EXERCISE DESCRIPTION: Reproduce the listing below in full, swapping each occurrence of "hillside covered in snow" for "snowy slope" and leaving everything else unchanged.

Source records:
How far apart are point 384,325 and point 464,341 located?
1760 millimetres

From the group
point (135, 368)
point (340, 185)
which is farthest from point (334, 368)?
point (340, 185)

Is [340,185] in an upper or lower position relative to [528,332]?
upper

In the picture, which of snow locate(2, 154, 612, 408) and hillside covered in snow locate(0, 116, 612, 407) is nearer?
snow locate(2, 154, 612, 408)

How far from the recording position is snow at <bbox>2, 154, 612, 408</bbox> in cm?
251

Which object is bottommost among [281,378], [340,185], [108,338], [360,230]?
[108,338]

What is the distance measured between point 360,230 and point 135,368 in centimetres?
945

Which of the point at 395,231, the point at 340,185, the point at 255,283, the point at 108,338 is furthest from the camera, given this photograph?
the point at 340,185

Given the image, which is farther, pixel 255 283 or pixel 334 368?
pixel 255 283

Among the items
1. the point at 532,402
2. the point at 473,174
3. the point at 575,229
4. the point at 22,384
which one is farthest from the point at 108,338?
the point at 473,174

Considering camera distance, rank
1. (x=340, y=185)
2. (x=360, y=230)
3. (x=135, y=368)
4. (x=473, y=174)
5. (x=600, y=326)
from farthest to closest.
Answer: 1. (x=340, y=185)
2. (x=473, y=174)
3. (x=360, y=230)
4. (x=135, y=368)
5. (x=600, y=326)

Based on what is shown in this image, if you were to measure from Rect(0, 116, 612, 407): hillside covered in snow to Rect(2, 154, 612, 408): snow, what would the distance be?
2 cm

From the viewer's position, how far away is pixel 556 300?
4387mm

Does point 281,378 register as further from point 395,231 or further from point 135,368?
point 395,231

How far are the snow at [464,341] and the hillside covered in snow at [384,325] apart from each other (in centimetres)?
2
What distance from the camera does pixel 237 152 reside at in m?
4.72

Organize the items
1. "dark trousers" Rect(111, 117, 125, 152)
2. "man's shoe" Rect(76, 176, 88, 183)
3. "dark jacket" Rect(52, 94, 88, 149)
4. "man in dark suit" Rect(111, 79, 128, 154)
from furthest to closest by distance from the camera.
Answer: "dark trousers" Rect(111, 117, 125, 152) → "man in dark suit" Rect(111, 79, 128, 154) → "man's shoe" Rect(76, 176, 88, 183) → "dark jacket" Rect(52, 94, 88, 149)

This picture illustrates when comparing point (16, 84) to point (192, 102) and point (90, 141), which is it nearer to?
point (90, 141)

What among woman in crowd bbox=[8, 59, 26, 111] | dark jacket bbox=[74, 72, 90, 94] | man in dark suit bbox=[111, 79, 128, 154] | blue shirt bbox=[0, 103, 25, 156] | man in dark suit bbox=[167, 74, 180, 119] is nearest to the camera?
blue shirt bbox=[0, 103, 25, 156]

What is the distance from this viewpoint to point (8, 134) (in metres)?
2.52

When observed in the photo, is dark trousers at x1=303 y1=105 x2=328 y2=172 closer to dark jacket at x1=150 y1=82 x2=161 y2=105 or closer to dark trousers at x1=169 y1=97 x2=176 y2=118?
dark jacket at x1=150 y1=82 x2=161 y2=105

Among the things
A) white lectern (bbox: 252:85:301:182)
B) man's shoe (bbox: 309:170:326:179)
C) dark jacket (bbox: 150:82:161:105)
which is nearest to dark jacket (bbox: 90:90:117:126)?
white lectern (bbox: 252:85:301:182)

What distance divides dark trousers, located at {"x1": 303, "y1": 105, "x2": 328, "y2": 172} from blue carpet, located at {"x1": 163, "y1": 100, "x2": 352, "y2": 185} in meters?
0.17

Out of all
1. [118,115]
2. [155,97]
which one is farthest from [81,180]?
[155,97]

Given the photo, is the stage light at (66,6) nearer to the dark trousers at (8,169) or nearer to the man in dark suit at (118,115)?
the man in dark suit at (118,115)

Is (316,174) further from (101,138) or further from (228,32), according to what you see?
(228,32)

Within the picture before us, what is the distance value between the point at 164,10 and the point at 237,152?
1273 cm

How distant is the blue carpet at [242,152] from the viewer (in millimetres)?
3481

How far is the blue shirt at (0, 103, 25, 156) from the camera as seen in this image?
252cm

SOLUTION:
How far apart are point 384,325 and point 464,341 located?
1760 millimetres

From the group
point (135, 368)
point (340, 185)
which is farthest from point (334, 368)?
point (340, 185)

Is [340,185] in an upper or lower position relative to [528,332]?
upper

In the picture, which of snow locate(2, 154, 612, 408) and snowy slope locate(0, 116, 612, 407) is nearer?
snow locate(2, 154, 612, 408)

How far from the recording position is snow at <bbox>2, 154, 612, 408</bbox> in cm?
251

Which object is bottommost among [281,378], [340,185], [108,338], [360,230]?
[108,338]

What is the distance measured between point 360,230 and point 135,368 in centimetres?
945

Which of the point at 395,231, the point at 340,185, the point at 255,283, the point at 108,338 is furthest from the camera, given this photograph?
the point at 340,185

Given the image, which is farther, pixel 255 283 or pixel 334 368?
pixel 255 283

Among the items
1. the point at 532,402
2. the point at 473,174
3. the point at 575,229
4. the point at 22,384
which one is farthest from the point at 108,338?
the point at 473,174

Considering camera distance, rank
1. (x=340, y=185)
2. (x=360, y=230)
3. (x=135, y=368)
4. (x=473, y=174)
5. (x=600, y=326)
from farthest to closest.
Answer: 1. (x=340, y=185)
2. (x=473, y=174)
3. (x=360, y=230)
4. (x=135, y=368)
5. (x=600, y=326)

Based on what is shown in this image, if you were to measure from Rect(0, 116, 612, 407): snowy slope to Rect(2, 154, 612, 408): snow, what would the distance be?
2 cm

From the viewer's position, how far away is pixel 556 300?
4387mm

Does point 281,378 register as further from point 395,231 or further from point 135,368?
point 395,231

How far are the snow at [464,341] and the snowy slope at [384,325] apart from each other (in centimetres)?
2
What distance from the camera does pixel 237 152 reside at in m?
4.72

Organize the items
1. "dark trousers" Rect(111, 117, 125, 152)
2. "man's shoe" Rect(76, 176, 88, 183)
3. "dark jacket" Rect(52, 94, 88, 149)
4. "man in dark suit" Rect(111, 79, 128, 154)
from furthest to closest by distance from the camera.
Answer: "dark trousers" Rect(111, 117, 125, 152) → "man in dark suit" Rect(111, 79, 128, 154) → "man's shoe" Rect(76, 176, 88, 183) → "dark jacket" Rect(52, 94, 88, 149)

This picture illustrates when comparing point (16, 84) to point (192, 102) and point (90, 141), which is it nearer to?
point (90, 141)

What among woman in crowd bbox=[8, 59, 26, 111] | dark jacket bbox=[74, 72, 90, 94] | man in dark suit bbox=[111, 79, 128, 154] | blue shirt bbox=[0, 103, 25, 156] | man in dark suit bbox=[167, 74, 180, 119] is nearest to the camera?
blue shirt bbox=[0, 103, 25, 156]

What is the distance from this viewpoint to point (8, 134) (in metres)?
2.52

When observed in the photo, is dark trousers at x1=303 y1=105 x2=328 y2=172 closer to dark jacket at x1=150 y1=82 x2=161 y2=105 or closer to dark trousers at x1=169 y1=97 x2=176 y2=118?
dark jacket at x1=150 y1=82 x2=161 y2=105

Among the things
A) white lectern (bbox: 252:85:301:182)
B) man's shoe (bbox: 309:170:326:179)
C) dark jacket (bbox: 150:82:161:105)
which is nearest to dark jacket (bbox: 90:90:117:126)?
white lectern (bbox: 252:85:301:182)

What distance divides dark trousers, located at {"x1": 303, "y1": 105, "x2": 328, "y2": 172} from blue carpet, located at {"x1": 163, "y1": 100, "x2": 352, "y2": 185} in meters?
0.17

Out of all
1. [118,115]
2. [155,97]
which one is farthest from [81,180]?
[155,97]

Given the photo, is the stage light at (66,6) nearer to the dark trousers at (8,169) or nearer to the man in dark suit at (118,115)?
the man in dark suit at (118,115)

Is (316,174) further from (101,138) or further from (228,32), according to what you see?
(228,32)

Within the picture before us, what is the distance value between the point at 164,10 and the point at 237,152?
1273 cm

How distant is the blue carpet at [242,152] from the viewer (in millimetres)?
3481

How far is the blue shirt at (0, 103, 25, 156) from the camera as seen in this image?
252cm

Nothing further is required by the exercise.